Im Grunde entscheidet ihr also immer selbst, welche Herausforderung ihr annehmt. Wer einfach nur ankommen will, um alle Gebiete zu sehen, kann das gerne tun. Vielleicht schielt ihr aber lieber auf Punkte, die ihr für Tricks erhaltet und für die es Multiplikatoren gibt, wenn ihr mehrere Stunts aneinanderreiht. Auch schnelles Fahren, Wheelies oder um enge Kurven zu schlittern halten den Multiplikator aufrecht, sodass ein ununterbrochener Flow für eine hohe Punktzahl unerlässlich ist. Und immerhin befinden sich auf fast allen Strecken zahlreiche Rampen, Stege sowie natürliche Hindernisse, die dazu einladen kreativ zu sein. Oder versucht ihr euer Glück lieber abseits des Wegs? Nur zu! Entsprechende Team-Mitglieder unterstützen auch diese Spielweise.

Weg vom Weg?

Die Punkte benötigt ihr zum Freischalten einer zweiter Kampagne sowie von Helmen, Hemden, Hosen und mehr. Abgesehen davon geht es um Highscore-Listen, ein gutes Abschneiden in täglichen Herausforderungen, Online-Turnieren – hauptsächlich aber um den eigenen Anspruch. Nicht zuletzt trifft man sich mit Freunden und Fremden in Online-Gruppen oder übt in der offenen Lobby ein paar Tricks, bevor sie auf der Strecke funktionieren „müssen“.

Die Königsklasse ist dann schließlich das Absolvieren einer kompletten Kampagne, also mehrerer Gebiete am Stück, und das gleichzeitige Erzielen eines hohen Flow-Wertes, womit die durchschnittlichen Anzahl an Trickpunkten pro Minute gemeint ist.

Welche Route ihr nehmt, um den Boss-Sprung zu erreichen, ist eure Sache. Ihr solltet nur spätestens bei Dämmerung am Ziel sein.
Schade nur, das man zwar einzelne Gebiete anhand verschiedener Parameter prozedural oder über das Eingeben konkreter Zeichenfolgen erstellen kann, aber keine Kampagne mit zufälliger Reihenfolge aller freigeschalteten Gebiete starten darf.

Wem beim Lesen von „Tricks“ übrigens Angst und Bange wird oder wer bei „prozedural erstellte Abhänge“ den Teufel an die Wand malt: Ich kann euch beruhigen. Descenders gelingt die Gratwanderung zwischen Simulation und Arcade. Sprich, das Fahrverhalten ist keineswegs realistisch, ahmt das Radfahren aber glaubhaft nach. Die Anzahl der Tricks ist hingegen so überschaubar, dass man nicht erschlagen wird, während das unkomplizierte Tweaken, Drehen und Überschlagen so gut von der Hand geht, dass man immer eine Möglichkeit findet Punkte abzustauben bzw. den Multiplikator am Laufen zu halten.

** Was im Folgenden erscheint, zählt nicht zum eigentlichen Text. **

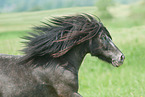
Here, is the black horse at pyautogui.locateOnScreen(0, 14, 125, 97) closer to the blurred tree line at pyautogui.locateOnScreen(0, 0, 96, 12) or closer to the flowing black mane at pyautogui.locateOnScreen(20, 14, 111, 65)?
the flowing black mane at pyautogui.locateOnScreen(20, 14, 111, 65)

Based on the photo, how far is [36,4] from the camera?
45.2 feet

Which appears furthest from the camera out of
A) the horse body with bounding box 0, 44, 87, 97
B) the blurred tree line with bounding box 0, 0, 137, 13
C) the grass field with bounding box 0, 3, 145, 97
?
the blurred tree line with bounding box 0, 0, 137, 13

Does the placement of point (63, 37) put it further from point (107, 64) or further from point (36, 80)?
point (107, 64)

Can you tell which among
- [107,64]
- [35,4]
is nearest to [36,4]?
[35,4]

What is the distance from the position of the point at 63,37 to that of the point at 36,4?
34.1 ft

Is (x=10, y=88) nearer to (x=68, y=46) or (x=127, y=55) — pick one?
(x=68, y=46)

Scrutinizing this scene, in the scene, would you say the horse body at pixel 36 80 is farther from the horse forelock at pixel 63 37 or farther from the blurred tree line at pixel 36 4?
the blurred tree line at pixel 36 4

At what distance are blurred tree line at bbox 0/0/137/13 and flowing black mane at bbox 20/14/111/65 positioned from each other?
9.17 meters

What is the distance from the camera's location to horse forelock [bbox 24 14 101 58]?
3.79m

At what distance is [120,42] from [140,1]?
6.90 meters

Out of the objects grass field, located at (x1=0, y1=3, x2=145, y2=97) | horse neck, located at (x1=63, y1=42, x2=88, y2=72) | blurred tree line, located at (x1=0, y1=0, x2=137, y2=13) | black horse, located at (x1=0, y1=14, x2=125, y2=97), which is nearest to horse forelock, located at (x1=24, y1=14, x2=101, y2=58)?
black horse, located at (x1=0, y1=14, x2=125, y2=97)

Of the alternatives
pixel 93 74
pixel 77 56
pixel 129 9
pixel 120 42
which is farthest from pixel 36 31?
pixel 129 9

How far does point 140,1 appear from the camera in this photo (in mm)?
16906

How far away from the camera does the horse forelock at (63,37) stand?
379cm
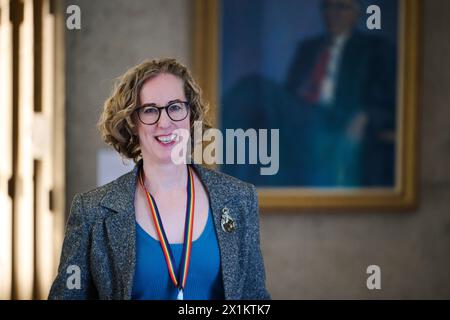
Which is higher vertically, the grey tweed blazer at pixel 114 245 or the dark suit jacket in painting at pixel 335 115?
the dark suit jacket in painting at pixel 335 115

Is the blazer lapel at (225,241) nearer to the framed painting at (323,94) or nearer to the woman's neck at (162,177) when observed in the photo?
the woman's neck at (162,177)

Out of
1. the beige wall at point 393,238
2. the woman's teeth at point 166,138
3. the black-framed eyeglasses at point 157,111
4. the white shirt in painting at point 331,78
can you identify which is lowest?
the beige wall at point 393,238

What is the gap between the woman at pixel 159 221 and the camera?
710 millimetres

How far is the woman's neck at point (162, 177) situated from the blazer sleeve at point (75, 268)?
102 mm

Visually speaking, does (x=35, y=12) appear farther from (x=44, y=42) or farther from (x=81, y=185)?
(x=81, y=185)

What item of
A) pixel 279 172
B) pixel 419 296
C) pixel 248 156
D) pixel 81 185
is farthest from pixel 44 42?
pixel 419 296

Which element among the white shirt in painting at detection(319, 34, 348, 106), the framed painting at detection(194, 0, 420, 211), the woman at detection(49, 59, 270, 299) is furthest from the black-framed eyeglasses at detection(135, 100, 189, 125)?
the white shirt in painting at detection(319, 34, 348, 106)

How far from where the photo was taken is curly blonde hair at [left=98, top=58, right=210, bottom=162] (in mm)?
750

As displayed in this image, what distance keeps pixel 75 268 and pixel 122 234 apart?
8 cm

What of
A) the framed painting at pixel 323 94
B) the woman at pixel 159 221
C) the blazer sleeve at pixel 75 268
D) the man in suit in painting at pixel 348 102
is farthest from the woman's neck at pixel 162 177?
the man in suit in painting at pixel 348 102

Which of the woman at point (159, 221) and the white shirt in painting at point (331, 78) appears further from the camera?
the white shirt in painting at point (331, 78)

In jeder Kampagne wählt ihr Team-Kameraden, die je eine bestimmte Eigenschaft der kommenden Strecken modifzieren.


Leicht gemacht

Das funktioniert alles ganz hervorragend – falls man am PC spielt. Dort läuft das Spiel auf einem halbwegs aktuellem Rechner schließlich mit mindestens 60 Bildern pro Sekunde. Doch nicht so auf Xbox One: Dort müssen 30 Bilder reichen. Und das schadet dem Abfahrtsradeln. Schon in den frühen Game-Preview-Versionen (Microsofts Gegenstück zum Early Access auf Steam) fiel mir die fehlende Präzision auf – auf den Strecken späterer Gebiete und im Vergleich zur PC-Fassung wurde mir der Unterschied jetzt überdeutlich. Rutscht man unter Windows ganz lässig über einen schmalen Steg in eine enge Kurve oder gar umgekehrt, sind solche Manöver auf der Konsole mehr vom Glück abhängig als gut wäre. Mitunter kann man die Strecke einfach nicht schnell genug erfassen oder genau genug reagieren.

Nicht ganz im Bilde

Das mutet schon deshalb seltsam an, weil Descenders bei aller Liebe nicht so aussieht, als könnte es die hohe Bildrate nicht wenigstens auf Xbox One X darstellen. Die überschaubaren grafischen Elemente des prozeduralen Baukastens sind ansehnlich hübsch – strahlen aber auch einen nüchternen Pragmatismus aus, bei dem von Opulenz keine Rede sein kann.

Fazit

Descenders ist kein großes Spiel - dazu ist die prozedurale Umgebung viel zu gleichförmig; ihr fehlen sowohl grafische als auch spielerische Höhepunkte. Die technischen Einschränkungen auf Xbox One machen Konsolen-Bikern zudem das Leben ärgerlich schwer. Besonders am PC liebe ich aber, wie entspannt es hier zur Sache geht! Völlig relaxt schlittert man zu coolem Drum and Bass Abhänge herab, streut Tricks ein und versucht schnell ans Ziel zu kommen, viele Punkte einzuheimsen oder beides. Die Steuerung ermöglicht auf einfache Art zahlreiche Finessen, während das optionale Online-Spiel ein wenig Leben auf die Pisten bringt. Ranglisten, tägliche Herausforderungen sowie das Freischalten von Kleidung und Ausrüstung motivieren zusätzlich. Descenders ist eine wundervolle Erfrischung im warmen Spielesommer – wie es sich für ein gutes Radler eben gehört!

Pro

  • leicht beherrschbare Steuerung ahmt Radfahren glaubhaft nach und ermöglicht zahlreiche Finessen
  • eigene Zielsetzung von einfachem Ankommen bis zu anspruchsvollen Stunts
  • prozedural erzeugte Kurse bieten ständig neue Herausforderungen...
  • freies Fahren mit zahlreichen Tricks, Komboketten u.m.
  • freies Trainieren auf Übungsplatz und freies Erstellen zufälliger Kurse (einschließlich Keys zum Reproduzieren)
  • tägliche Herausforderungen und Aufgaben motivieren auf lange Sicht
  • entspannter Drum-and-Bass-Soundtrack

Kontra

  • weniger Kontrolle mit 30 Bildern pro Sekunde auf Xbox One und auch One X
  • relativ spröde, eher zweckmäßige Grafik
  • ... haben aber auch wenig eigenen Charakter

Wertung

XboxOne

Auf Xbox One leidet das ansonsten gleiche Spiel unter einer halbierten Bildrate, was präzises Fahren erschwert.

PC

Zu entspanntem Drum and Bass schlittert man Abhänge herab und streut Tricks ein - Descenders ist eine gelungene Alternative zu Steep und SSX.